== THE INPUT ==

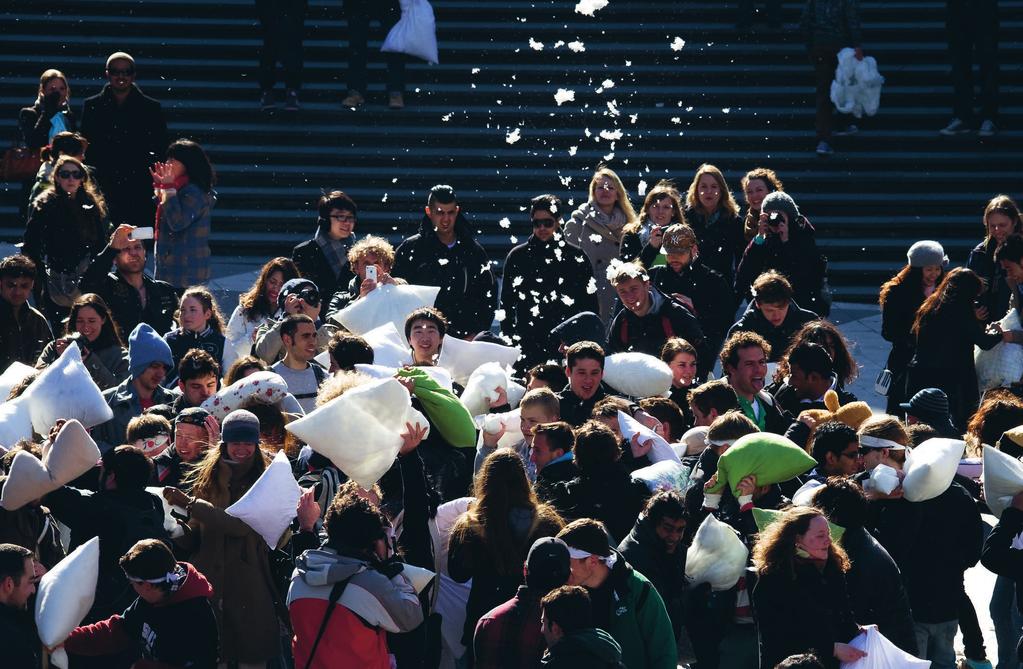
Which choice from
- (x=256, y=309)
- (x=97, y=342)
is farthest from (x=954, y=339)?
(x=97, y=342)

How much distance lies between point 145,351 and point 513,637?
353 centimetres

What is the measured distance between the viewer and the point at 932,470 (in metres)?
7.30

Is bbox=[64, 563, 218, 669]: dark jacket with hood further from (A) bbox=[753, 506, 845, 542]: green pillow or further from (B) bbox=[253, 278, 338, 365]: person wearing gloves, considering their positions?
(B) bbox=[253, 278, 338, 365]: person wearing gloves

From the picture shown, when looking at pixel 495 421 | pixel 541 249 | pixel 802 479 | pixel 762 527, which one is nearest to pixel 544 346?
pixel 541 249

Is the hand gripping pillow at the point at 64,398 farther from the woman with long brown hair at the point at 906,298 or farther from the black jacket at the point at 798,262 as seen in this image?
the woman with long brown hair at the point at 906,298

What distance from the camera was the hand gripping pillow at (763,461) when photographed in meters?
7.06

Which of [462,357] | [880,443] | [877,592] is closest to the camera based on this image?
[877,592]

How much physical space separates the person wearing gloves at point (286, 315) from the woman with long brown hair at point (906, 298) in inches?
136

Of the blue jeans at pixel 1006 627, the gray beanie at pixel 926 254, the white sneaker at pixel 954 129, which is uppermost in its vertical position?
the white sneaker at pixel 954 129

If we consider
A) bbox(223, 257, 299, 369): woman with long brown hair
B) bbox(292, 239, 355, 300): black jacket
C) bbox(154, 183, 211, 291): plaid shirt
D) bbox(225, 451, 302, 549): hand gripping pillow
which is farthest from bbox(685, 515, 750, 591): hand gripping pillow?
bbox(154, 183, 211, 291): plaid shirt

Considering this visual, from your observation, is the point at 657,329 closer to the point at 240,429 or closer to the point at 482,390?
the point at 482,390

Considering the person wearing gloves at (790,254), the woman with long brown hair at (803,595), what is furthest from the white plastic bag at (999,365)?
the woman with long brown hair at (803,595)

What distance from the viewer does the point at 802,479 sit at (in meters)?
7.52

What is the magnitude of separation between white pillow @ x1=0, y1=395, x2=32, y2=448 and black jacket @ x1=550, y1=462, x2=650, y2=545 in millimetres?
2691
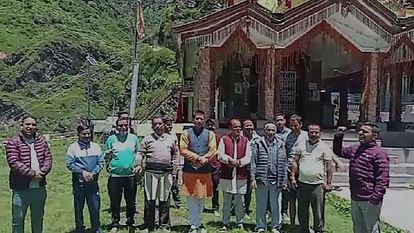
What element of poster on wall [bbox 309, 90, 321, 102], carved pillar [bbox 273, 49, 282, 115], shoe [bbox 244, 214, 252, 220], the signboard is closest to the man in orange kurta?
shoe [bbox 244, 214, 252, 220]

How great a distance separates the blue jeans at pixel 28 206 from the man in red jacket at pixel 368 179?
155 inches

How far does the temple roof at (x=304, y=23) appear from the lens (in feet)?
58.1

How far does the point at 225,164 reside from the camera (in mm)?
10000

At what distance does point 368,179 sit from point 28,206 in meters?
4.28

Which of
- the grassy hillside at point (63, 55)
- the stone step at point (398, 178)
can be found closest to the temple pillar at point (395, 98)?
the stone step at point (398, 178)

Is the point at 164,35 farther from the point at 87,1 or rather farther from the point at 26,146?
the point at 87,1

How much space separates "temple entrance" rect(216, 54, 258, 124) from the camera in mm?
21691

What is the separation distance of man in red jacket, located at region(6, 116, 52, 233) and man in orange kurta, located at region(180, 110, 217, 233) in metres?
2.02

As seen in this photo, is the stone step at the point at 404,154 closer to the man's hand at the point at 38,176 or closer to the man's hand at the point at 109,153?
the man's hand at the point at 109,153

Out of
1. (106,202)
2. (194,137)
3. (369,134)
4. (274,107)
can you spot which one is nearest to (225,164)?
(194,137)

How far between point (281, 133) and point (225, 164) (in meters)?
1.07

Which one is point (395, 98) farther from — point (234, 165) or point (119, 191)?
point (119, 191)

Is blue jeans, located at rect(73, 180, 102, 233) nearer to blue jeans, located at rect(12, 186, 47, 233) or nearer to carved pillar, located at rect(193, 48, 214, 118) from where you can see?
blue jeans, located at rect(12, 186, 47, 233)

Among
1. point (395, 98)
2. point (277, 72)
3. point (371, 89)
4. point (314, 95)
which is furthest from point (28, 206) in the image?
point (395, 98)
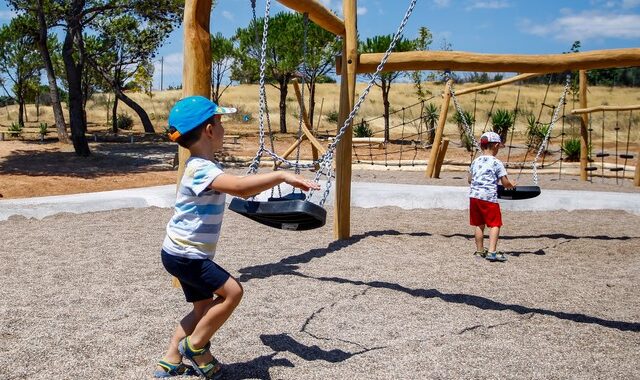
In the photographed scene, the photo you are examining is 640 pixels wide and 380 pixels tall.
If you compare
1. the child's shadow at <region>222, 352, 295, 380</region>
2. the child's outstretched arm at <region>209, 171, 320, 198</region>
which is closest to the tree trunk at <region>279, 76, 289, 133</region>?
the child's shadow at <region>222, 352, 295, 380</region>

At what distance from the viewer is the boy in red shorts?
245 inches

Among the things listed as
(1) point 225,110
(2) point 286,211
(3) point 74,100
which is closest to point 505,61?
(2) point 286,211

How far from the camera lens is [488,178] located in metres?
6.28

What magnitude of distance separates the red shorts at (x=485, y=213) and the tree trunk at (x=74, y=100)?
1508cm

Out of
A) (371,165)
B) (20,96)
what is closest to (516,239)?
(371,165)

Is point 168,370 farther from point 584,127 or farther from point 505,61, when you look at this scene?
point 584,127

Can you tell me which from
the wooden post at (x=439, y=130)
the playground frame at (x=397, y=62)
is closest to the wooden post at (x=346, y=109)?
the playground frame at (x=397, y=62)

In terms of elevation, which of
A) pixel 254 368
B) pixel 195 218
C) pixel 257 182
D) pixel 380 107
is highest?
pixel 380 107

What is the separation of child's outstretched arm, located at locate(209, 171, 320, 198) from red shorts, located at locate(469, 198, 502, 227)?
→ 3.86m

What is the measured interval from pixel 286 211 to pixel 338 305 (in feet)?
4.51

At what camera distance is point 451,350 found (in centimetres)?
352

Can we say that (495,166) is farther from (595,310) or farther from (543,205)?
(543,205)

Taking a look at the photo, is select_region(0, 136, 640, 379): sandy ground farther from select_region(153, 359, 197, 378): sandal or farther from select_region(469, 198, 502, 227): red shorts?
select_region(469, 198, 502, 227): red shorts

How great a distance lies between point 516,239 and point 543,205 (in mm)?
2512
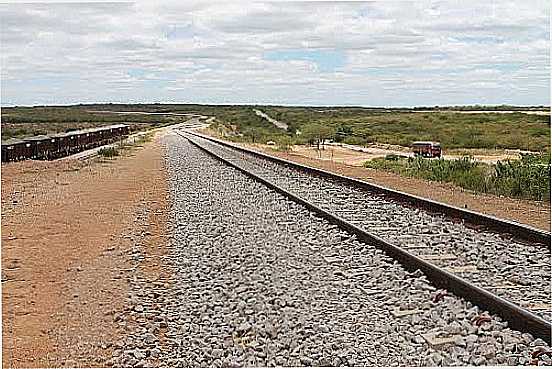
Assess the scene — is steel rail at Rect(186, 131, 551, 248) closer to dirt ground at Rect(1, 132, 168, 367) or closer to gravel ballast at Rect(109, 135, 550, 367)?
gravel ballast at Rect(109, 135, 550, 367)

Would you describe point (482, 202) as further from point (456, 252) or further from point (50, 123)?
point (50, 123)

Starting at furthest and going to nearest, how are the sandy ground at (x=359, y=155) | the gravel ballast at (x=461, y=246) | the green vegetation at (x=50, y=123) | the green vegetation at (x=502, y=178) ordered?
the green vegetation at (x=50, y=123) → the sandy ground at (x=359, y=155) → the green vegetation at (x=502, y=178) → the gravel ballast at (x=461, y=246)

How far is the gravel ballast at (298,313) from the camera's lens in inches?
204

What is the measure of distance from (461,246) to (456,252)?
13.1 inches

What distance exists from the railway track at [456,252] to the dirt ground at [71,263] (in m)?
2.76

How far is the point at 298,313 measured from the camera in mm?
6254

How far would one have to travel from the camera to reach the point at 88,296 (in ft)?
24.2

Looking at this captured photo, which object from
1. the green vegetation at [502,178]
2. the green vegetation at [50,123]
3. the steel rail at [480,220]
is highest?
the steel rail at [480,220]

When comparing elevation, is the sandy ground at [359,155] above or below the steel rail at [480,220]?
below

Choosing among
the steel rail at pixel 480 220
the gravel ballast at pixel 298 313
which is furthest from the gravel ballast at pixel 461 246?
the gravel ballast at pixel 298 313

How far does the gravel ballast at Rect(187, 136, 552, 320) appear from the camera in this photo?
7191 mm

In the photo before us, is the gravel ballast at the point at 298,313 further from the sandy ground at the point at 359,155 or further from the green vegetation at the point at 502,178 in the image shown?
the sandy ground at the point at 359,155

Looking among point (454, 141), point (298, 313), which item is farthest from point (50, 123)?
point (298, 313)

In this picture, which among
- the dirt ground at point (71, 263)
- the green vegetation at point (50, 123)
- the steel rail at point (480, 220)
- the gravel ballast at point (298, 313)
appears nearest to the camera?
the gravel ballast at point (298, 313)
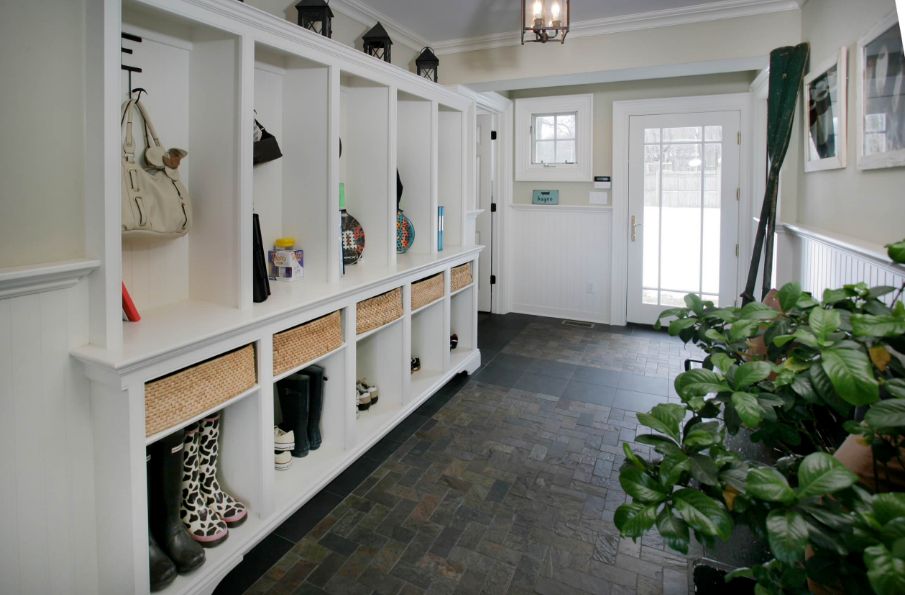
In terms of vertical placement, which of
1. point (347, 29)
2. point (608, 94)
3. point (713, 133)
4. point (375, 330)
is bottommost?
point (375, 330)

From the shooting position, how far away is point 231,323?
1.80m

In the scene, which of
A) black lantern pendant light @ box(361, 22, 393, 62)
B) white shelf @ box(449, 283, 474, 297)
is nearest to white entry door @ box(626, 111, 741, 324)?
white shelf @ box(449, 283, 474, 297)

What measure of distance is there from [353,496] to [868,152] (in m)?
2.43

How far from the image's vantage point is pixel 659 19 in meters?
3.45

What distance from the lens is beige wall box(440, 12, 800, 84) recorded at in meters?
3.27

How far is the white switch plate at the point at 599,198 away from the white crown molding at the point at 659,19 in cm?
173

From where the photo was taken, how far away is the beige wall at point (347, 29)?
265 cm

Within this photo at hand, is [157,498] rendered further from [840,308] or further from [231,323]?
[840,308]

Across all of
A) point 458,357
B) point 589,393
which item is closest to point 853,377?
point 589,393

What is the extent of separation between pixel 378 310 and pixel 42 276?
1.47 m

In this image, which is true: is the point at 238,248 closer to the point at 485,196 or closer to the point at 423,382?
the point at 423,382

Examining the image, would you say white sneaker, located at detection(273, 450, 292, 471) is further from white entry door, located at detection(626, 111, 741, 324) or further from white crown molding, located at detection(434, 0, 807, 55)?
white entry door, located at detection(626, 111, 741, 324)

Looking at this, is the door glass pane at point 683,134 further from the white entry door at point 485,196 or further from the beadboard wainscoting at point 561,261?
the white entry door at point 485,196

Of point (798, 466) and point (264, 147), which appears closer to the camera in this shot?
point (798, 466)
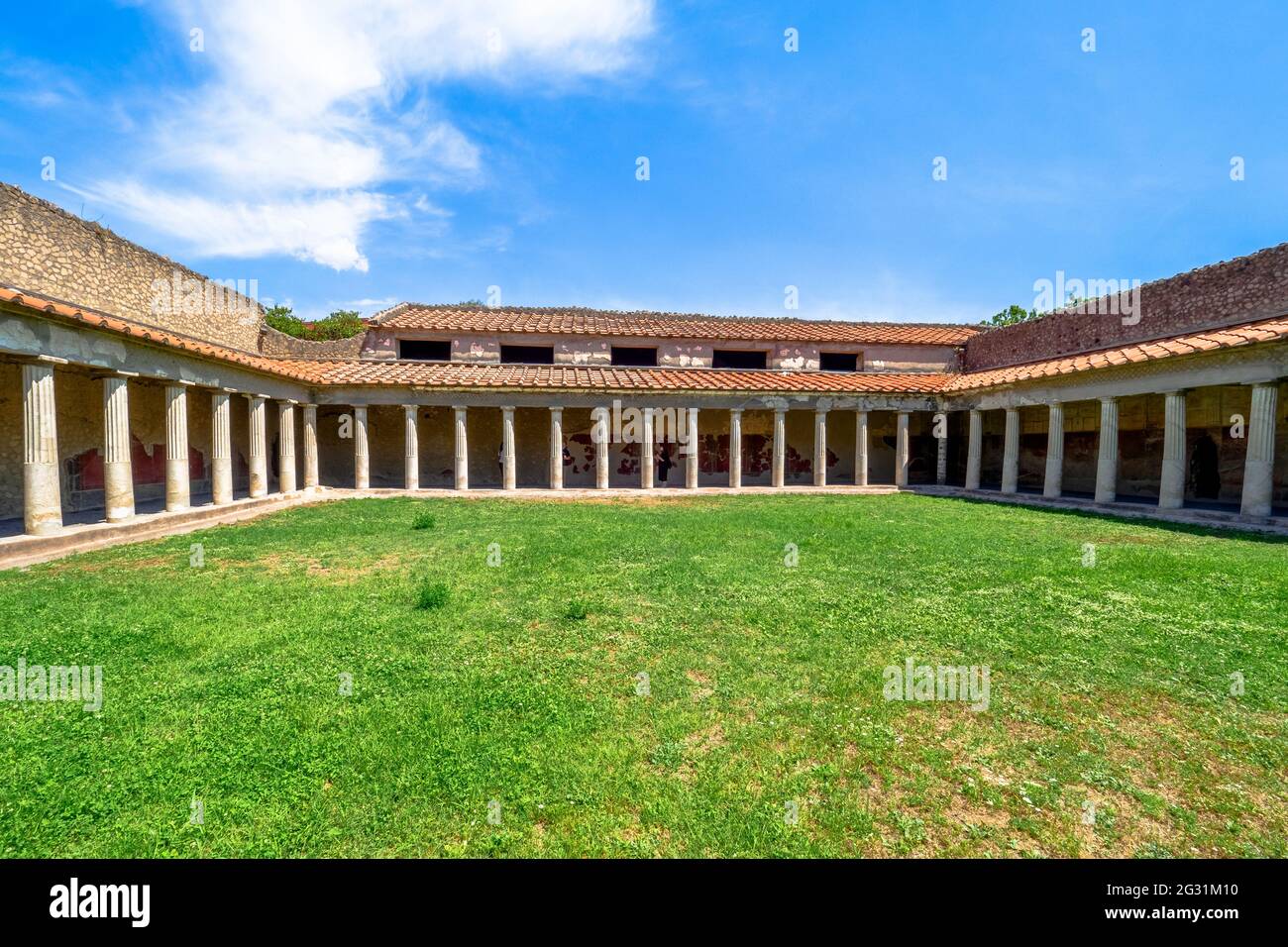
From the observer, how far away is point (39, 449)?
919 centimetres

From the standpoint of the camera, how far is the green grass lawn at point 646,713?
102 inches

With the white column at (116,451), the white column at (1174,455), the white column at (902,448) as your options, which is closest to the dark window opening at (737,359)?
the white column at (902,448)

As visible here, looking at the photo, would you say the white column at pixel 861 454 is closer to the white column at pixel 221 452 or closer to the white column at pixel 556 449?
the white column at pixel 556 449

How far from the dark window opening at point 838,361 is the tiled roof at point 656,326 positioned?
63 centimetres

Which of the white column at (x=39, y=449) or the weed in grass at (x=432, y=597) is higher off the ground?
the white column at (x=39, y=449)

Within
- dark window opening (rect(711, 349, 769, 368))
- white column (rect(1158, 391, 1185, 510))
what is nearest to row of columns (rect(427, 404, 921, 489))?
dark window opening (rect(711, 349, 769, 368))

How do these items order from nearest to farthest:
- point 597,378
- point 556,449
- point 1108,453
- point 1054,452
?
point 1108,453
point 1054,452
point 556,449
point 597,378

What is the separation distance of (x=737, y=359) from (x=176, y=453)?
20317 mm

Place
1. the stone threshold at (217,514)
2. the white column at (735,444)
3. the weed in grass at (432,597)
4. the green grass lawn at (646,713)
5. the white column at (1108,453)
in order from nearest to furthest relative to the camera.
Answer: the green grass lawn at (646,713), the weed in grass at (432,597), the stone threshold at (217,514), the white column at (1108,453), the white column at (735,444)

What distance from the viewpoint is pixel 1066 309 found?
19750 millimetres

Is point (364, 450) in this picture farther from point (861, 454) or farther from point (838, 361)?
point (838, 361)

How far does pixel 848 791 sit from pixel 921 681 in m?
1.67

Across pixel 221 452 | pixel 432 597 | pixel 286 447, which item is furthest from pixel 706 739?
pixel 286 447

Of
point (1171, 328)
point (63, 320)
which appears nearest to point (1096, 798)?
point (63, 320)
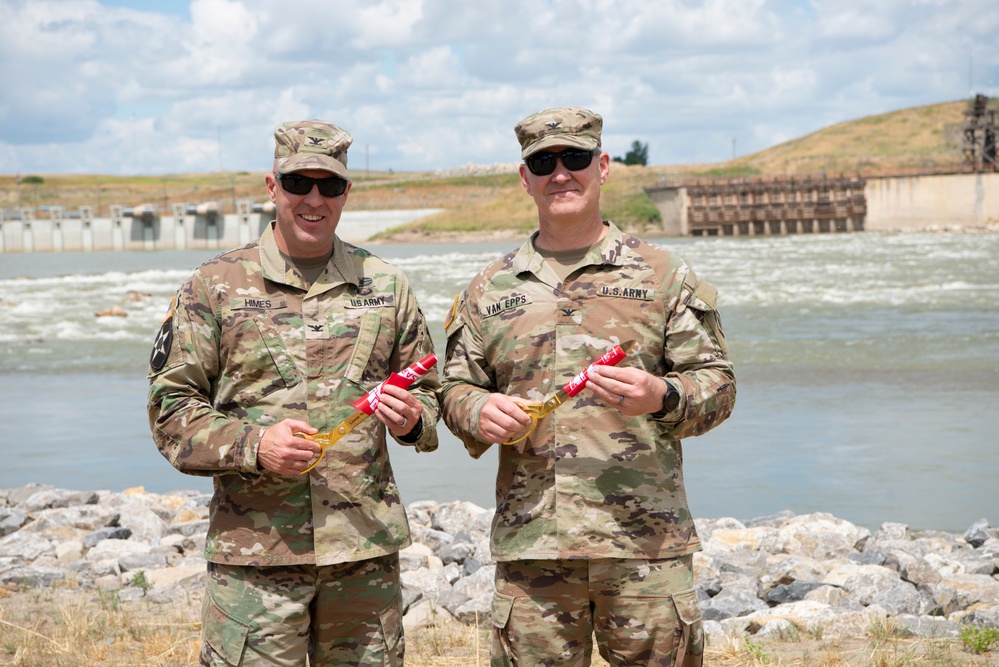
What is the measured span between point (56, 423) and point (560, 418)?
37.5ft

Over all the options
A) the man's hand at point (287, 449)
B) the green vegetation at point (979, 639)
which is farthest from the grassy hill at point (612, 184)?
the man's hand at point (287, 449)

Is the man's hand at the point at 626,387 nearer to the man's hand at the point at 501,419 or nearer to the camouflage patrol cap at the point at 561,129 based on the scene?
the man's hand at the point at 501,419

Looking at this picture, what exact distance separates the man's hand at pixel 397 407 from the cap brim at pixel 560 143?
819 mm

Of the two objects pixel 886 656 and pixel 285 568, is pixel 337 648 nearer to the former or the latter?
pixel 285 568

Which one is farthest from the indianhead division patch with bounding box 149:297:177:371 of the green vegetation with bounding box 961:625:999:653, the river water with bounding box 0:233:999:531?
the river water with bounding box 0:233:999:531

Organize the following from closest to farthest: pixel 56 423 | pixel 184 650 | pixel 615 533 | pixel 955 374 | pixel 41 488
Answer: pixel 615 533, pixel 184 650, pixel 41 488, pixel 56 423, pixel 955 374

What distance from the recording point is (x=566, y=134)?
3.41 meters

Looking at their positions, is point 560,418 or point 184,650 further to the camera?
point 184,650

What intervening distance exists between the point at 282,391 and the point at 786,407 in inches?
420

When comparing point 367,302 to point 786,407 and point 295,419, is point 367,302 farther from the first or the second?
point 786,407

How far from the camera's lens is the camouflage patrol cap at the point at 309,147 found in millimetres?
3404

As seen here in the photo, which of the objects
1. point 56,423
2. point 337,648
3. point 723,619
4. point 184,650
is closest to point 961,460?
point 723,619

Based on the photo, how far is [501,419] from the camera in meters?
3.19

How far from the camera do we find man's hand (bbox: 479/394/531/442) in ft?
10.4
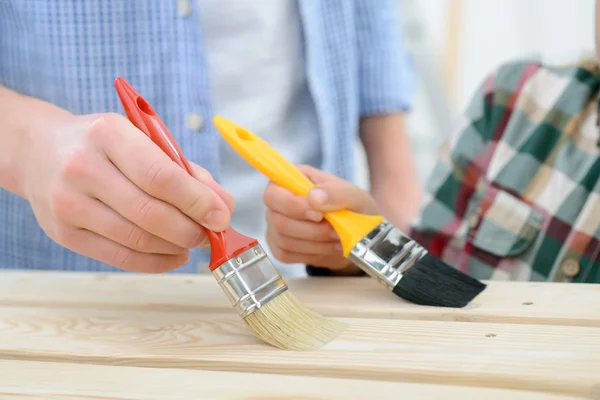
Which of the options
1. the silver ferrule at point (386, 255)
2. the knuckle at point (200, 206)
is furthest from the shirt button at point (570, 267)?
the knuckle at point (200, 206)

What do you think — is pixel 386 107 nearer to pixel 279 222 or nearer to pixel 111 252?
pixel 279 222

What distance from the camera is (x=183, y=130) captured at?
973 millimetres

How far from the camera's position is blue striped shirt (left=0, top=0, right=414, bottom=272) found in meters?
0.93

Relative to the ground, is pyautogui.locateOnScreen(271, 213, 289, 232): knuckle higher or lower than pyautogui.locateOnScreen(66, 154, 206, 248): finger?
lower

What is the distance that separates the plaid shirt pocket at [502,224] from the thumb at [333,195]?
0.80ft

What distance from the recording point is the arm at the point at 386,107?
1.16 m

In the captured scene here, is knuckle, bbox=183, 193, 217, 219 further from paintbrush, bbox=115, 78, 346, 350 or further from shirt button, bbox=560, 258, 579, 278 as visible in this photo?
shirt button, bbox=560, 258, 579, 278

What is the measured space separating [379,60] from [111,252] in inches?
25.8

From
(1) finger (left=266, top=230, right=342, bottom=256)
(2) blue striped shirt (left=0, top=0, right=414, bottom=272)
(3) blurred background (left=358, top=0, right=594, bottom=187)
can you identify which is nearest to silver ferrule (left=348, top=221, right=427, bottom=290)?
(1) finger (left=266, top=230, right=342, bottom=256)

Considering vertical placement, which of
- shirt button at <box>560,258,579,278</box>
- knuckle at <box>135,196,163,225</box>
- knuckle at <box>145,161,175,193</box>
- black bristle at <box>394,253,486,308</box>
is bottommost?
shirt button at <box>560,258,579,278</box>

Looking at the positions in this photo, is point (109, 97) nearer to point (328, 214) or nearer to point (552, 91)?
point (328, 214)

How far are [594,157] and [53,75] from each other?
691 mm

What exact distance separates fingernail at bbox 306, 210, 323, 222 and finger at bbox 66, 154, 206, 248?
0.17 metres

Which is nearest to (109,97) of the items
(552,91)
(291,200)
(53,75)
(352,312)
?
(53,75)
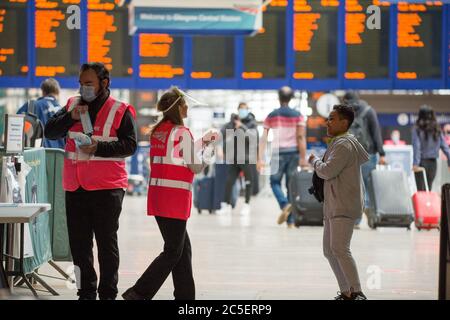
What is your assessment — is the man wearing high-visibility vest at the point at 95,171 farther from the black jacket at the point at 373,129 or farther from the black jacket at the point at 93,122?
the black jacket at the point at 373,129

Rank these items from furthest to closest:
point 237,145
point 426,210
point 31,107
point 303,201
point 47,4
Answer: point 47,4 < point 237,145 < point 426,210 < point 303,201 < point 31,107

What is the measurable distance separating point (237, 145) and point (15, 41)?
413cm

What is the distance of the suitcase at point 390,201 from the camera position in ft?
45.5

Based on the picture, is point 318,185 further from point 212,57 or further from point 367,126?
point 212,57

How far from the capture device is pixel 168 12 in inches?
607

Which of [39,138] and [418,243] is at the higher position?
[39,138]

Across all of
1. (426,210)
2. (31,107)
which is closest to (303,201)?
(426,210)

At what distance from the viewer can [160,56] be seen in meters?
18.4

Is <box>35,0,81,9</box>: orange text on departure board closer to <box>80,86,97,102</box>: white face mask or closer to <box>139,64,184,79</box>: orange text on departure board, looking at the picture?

===

_GIVEN INSTRUCTION_.
Your output should consist solely of the lines from the line containing "Considering vertical placement, which of" through the end of the data above, copied exactly, with images removed.

_WORKED ANSWER_.
Considering vertical placement, which of
- shirt button at <box>560,258,579,278</box>
- knuckle at <box>135,196,163,225</box>
- knuckle at <box>145,161,175,193</box>
- black bristle at <box>394,253,486,308</box>
is bottommost?
shirt button at <box>560,258,579,278</box>

Looking at the positions in this photo, is point (109, 97) nearer to point (328, 214) or nearer to point (552, 91)?
point (328, 214)

How far are [594,157] and [53,75] from each other?
691 mm

What exact distance separates fingernail at bbox 306, 210, 323, 222 and finger at bbox 66, 154, 206, 248?
0.17 metres

Which is nearest to (109,97) of the items
(552,91)
(291,200)
(53,75)
(352,312)
?
(53,75)
What is your assessment — is the man wearing high-visibility vest at the point at 95,171 farther from the black jacket at the point at 373,129 or farther from the black jacket at the point at 93,122?
the black jacket at the point at 373,129

Rank these items from furthest to closest:
point 237,145
point 426,210
point 31,107
point 303,201
point 47,4
Answer: point 47,4 < point 237,145 < point 426,210 < point 303,201 < point 31,107

What is the measurable distance separating point (237, 145) and point (15, 41)?
413cm

What is the distance of the suitcase at point 390,201 from the camera position in ft?
45.5

Based on the picture, is point 318,185 further from point 212,57 or further from point 367,126?
point 212,57

How far from the capture device is pixel 168 12 in inches?
607

Which of [39,138] and [418,243] is at the higher position?
[39,138]

Across all of
1. (426,210)
2. (31,107)
which is closest to (303,201)?
(426,210)

At what distance from the viewer can [160,56] be seen in meters?
18.4

Is <box>35,0,81,9</box>: orange text on departure board closer to <box>80,86,97,102</box>: white face mask or closer to <box>139,64,184,79</box>: orange text on departure board, looking at the picture?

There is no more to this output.